Building on previous studies that identified a region associated with primary open angle glaucoma, Zhang and his colleagues performed a whole-genome linkage scan of 146 families from Barbados with at least three members with glaucoma and controls. That work was then followed by focused genotyping. Through that they homed in on a section of chromosome two, 2q16. Their finding fits with previous results: 2q16 overlaps with an area linked to monogenic open angle glaucoma. Being homozygous for this variant, Zhang says, would lead to a 30-fold increased chance of having glaucoma, as they report in PNAS.
"To my knowledge this is the first common variant [for glaucoma]," Zhang says. "This, once verified, is going to be one of the first major genes affecting glaucoma risk."

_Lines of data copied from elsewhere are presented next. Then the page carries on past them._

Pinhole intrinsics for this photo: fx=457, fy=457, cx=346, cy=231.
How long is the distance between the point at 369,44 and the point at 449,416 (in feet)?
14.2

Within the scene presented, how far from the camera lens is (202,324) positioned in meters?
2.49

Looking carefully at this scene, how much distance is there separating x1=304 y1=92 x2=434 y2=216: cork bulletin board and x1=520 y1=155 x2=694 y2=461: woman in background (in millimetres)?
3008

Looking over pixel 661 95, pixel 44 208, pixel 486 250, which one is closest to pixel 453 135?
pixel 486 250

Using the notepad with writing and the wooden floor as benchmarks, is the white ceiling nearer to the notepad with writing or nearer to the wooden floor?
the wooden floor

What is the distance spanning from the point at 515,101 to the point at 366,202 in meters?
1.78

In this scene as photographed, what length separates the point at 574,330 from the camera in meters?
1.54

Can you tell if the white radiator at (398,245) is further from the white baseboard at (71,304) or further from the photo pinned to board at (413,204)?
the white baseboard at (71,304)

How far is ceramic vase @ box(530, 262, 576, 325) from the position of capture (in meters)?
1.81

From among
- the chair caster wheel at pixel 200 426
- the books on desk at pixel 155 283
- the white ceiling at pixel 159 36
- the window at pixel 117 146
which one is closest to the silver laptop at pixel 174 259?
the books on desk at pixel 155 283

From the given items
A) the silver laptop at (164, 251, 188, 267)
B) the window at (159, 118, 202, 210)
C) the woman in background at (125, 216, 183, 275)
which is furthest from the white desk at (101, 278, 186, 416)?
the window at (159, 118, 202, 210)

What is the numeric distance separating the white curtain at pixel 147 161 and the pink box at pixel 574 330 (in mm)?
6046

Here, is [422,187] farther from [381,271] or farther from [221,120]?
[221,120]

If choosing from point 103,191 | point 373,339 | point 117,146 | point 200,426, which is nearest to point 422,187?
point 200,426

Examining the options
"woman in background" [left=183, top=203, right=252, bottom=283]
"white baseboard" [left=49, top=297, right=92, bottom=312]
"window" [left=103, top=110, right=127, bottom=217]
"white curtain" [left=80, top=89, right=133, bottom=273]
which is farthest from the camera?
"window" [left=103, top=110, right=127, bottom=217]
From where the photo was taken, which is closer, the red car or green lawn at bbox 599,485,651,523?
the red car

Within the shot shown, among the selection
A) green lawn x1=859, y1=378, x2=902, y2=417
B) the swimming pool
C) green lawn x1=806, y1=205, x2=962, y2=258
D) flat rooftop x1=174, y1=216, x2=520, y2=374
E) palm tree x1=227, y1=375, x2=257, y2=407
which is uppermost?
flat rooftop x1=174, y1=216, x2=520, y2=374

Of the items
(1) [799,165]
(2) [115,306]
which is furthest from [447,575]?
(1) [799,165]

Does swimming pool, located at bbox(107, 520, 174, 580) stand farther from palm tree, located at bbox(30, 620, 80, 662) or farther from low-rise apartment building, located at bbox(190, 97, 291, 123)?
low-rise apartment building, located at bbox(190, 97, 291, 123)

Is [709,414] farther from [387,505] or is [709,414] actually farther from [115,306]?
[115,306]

In glaucoma, Zhang says, ganglion cells die, leading to vision loss. "We don't understand why those cells are dying," he says, adding that anything dealing with synapse formation could be involved in the pathogenesis of the disease. Though the region the researchers identified does not contain any known genes, there are a few located nearby, including neurexin, which is linked to synapse formation and transmission. Zhang and his colleagues are following up on that gene.
Of course, Zhang says, the study must be replicated and the findings verified. If that happens, "then this can serve as a marker for genetic testing and to identify pre-symptomatic patients, so we can intervene to slow down the progression and hopefully find a cure for glaucoma," he says.